The study found the money generated by NCAA football and basketball programs, of which the majority of players are Black Americans, pays for the salaries of coaches and administrators, is used to upgrade facilities the teams use, and finances non-revenue sports played mostly by affluent white student-athletes.
Craig Garthwaite, the lead author of the study, told CNN, the amount of money in college sports has increased significantly.

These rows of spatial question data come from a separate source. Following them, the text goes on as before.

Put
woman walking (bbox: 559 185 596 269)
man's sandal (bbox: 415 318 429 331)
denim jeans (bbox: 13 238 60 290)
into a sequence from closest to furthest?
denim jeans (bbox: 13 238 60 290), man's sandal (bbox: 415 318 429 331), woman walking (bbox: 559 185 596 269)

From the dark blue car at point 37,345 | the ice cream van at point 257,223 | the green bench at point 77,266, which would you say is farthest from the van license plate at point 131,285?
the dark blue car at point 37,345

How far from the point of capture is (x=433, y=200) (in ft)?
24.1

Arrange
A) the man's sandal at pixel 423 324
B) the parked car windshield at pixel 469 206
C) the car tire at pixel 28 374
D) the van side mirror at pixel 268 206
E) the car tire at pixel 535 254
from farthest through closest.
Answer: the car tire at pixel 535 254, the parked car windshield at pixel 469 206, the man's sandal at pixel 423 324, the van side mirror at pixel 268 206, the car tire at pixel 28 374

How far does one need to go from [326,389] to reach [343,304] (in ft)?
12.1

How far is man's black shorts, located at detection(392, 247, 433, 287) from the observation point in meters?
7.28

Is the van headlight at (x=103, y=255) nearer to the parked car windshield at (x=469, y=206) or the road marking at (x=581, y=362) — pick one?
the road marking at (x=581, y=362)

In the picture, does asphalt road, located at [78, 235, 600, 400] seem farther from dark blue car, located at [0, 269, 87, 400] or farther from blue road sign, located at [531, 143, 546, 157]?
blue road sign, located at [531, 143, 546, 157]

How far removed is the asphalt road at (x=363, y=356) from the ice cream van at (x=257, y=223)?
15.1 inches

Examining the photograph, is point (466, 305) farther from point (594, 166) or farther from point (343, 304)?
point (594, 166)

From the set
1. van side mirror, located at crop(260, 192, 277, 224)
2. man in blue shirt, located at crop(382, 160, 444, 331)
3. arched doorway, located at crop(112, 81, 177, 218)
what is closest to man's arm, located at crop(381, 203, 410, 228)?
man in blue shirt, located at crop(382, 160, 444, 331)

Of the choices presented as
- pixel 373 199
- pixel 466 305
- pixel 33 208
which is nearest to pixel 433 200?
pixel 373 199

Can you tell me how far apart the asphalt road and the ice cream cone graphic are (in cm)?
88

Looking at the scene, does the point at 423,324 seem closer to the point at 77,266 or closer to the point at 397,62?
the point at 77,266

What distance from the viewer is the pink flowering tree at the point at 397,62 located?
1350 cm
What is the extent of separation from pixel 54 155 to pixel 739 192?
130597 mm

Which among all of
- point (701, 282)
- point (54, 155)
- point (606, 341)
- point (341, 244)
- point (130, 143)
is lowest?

In 2019 alone, the NCAA generated $867.53 million in revenue from its television and marketing rights fees alone.
“In any other setting, your key input as a business would receive wages that look like the benefit that they provide to the business,” he said. “But here the players are artificially constrained from being able to do that.”
The data collected also showed significant disparities between Black and white student-athletes, socioeconomic status, spending on coaches salaries, and spending on collegiate facilities.
“We took every player, in every sport, not just the revenue sports, and tracked them back to their high school and calculated the average family income for students that went to that high school,” Garthwaite said. “So we can actually show that it’s not just the sports that lose money and that survive because football and basketball provide them with extra funds, it’s not just that the students are more likely to be white, but they tend to come from richer families, they’ve gone to high schools where the average family income is higher.”
The average salary of Power Five coaching staff at NCAA public universality grew between 2008 and 2018 from $4.8 million to $9.8 million, according to the data. They’re also not the only staff with more money in their pocket than before. Coaches for all other sports at Power 5 schools have also seen an increase from $7.3 to $12.5 million over the same time period.
The study also found less than 7% of the revenue generated by college sports goes to cover athletes in the form of college scholarships, stipends for living expenses, and food.
Last September, state lawmakers in California began to chip away at the NCAA and its student-athlete stance. California Gov. Gavin Newsom signed a bill allowing college athletes in the state to earn endorsement and sponsorship money.
The NCAA said in April it supports allowing student-athletes to profit from their name, image, and likeness, so long as the college or university they attend does not pay them directly. However, many lawmakers believe the NCAA is moving too late and enacting law will force them to move faster or be subjected to law.